São Policarpo, Bispo e Mártir

Nota Histórica
       Policarpo foi discípulo dos Apóstolos e bispo de Esmirna, e deu hospedagem a Inácio de Antioquia; partiu para Roma a fim de tratar com o papa Aniceto a questão da festa da Páscoa. Sofreu o martírio cerca do ano 155, queimado vivo no estádio da cidade.
Oração de Colecta:
       Deus e Senhor de toda a criação, que quisestes contar entre o número dos mártires o bispo São Policarpo, concedei-nos, por sua intercessão, que, tomando parte com ele na paixão de Cristo, ressuscitemos para a vida eterna. Por Nosso Senhor Jesus Cristo, vosso Filho, que é Deus convosco na unidade do Espírito Santo.

Segunda leitura da Carta da Igreja de Esmirna sobre o martírio de São Policarpo
(Cap. 12, 2-15, 2: Funk 1, 297-299) (Sec. II)

Como um sacrifício abundante e agradável

Quando ficou pronta a fogueira, Policarpo desfez-se de todas as vestes, desapertou o cinto e quis-se descalçar sozinho: antes nunca o fazia, porque todos os fiéis se precipitavam a ajudá-lo, a ver qual o tocava primeiro; na verdade, mesmo antes do martírio, ele era tratado com grande respeito por causa da santidade da sua vida.
Logo o rodearam com todos os materiais preparados para a fogueira. Quando o quiseram pregar ao poste, ele disse: «Deixem-me assim; Aquele que me concedeu a graça de morrer no fogo, também me concederá que permaneça imóvel no meio dele, mesmo sem a caução dos vossos cravos». Então não o pregaram, mas limitaram-se a amarrá-lo.
Com as mãos atrás das costas e amarrado, era como um carneiro escolhido de entre um grande rebanho para o sacrifício, um holocausto agradável preparado para Deus. Levantou os olhos ao céu e disse:
«Senhor Deus omnipotente, Pai do vosso amado e bendito Filho Jesus Cristo, por meio do qual Vos conhecemos, Deus dos Anjos, das Potestades, de toda a criação e de todos os justos que vivem na vossa presença, eu Vos bendigo porque Vos dignastes, neste dia e nesta hora, incluir-me no número dos vossos mártires, fazer-me tomar parte no cálice do vosso Ungido e, pelo Espírito Santo, alcançar a ressurreição na vida eterna, na incorruptibilidade da alma e do corpo; no meio dos vossos mártires Vos peço que eu seja hoje recebido na vossa presença como sacrifício abundante e agradável, tal como Vós o tínheis preparado e mo destes a conhecer, e agora o realizais, ó Deus verdadeiro e sem falsidade.
Por todas as coisas Vos louvo, Vos bendigo, Vos glorifico por meio do eterno e celeste Pontífice, Jesus Cristo, vosso amado Filho. Por Ele seja dada toda a glória a Vós, em união com Ele e com o Espírito Santo, agora e nos séculos que hão-de vir. Amen
».
Depois de ter dito «Amen» e terminado a prece, os verdugos acenderam o fogo.
Levantou-se uma grande labareda; e então nós vimos o milagre – aqueles a quem foi concedido contemplá-lo, porque fomos guardados para anunciar aos outros as coisas que aconteceram –: o fogo tomou a forma de uma abóbada, como a vela de um navio enfunada pelo vento, e rodeou o corpo do mártir; e este estava posto no meio, não como carne que é queimada, mas como um pão que coze, ou como ouro e prata incandescente na fornalha. E sentíamos um odor de tal suavidade que parecia que se estava queimando incenso ou outro perfume precioso.

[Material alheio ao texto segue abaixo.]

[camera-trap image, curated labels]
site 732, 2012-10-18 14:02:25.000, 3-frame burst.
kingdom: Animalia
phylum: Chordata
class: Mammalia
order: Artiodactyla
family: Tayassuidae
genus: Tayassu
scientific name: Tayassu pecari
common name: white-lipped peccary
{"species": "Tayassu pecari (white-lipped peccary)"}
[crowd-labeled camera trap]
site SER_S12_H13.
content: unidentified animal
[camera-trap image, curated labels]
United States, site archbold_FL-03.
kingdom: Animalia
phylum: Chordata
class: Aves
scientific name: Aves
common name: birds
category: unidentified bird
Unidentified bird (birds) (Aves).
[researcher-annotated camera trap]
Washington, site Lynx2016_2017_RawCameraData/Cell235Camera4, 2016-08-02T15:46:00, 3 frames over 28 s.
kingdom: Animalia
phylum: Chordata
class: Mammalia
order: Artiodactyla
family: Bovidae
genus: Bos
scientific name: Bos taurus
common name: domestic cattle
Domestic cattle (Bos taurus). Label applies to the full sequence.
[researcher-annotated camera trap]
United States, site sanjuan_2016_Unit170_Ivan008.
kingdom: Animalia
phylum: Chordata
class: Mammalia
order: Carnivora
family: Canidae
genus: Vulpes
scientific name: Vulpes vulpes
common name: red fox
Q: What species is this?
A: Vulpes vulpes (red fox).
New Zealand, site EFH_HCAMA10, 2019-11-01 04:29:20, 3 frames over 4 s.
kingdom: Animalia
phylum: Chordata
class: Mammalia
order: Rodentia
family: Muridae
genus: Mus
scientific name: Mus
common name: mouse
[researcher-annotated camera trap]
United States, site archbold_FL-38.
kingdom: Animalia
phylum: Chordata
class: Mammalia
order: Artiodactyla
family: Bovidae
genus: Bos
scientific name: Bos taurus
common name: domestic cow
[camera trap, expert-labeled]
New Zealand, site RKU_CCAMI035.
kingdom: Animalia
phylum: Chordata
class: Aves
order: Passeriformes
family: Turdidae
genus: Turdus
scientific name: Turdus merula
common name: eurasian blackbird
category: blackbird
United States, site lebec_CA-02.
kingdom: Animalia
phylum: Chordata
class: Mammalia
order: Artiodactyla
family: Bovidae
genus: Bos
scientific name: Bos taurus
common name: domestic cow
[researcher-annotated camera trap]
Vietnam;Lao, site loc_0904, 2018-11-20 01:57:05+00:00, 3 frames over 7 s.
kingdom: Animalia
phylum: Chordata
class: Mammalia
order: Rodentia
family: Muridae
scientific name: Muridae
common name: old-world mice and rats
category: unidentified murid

sexta-feira, 22 de fevereiro de 2019

Cadeira de São Pedro, Apóstolo

Nota Histórica:
       A festa da Cadeira de São Pedro era já celebrada neste dia em Roma no século IV, para significar a unidade da Igreja, fundada sobre o Príncipe dos Apóstolos.
       Jesus perguntou: "E vós, quem dizeis que Eu sou?".
       Então, Simão Pedro tomou a palavra e disse: "Tu és o Messias, o Filho de Deus vivo".
       Jesus respondeu-lhe: "Feliz de ti, Simão, filho de Jonas, porque não foram a carne e o sangue que to revelaram, mas sim meu Pai que está nos Céus. Também Eu te digo: Tu és Pedro; sobre esta pedra edificarei a minha Igreja e as portas do inferno não prevalecerão contra ela. Dar-te-ei as chaves do reino dos Céus: tudo o que ligares na terra será ligado nos Céus, e tudo o que desligares na terra será desligado nos Céus" (Mt 16, 13-19).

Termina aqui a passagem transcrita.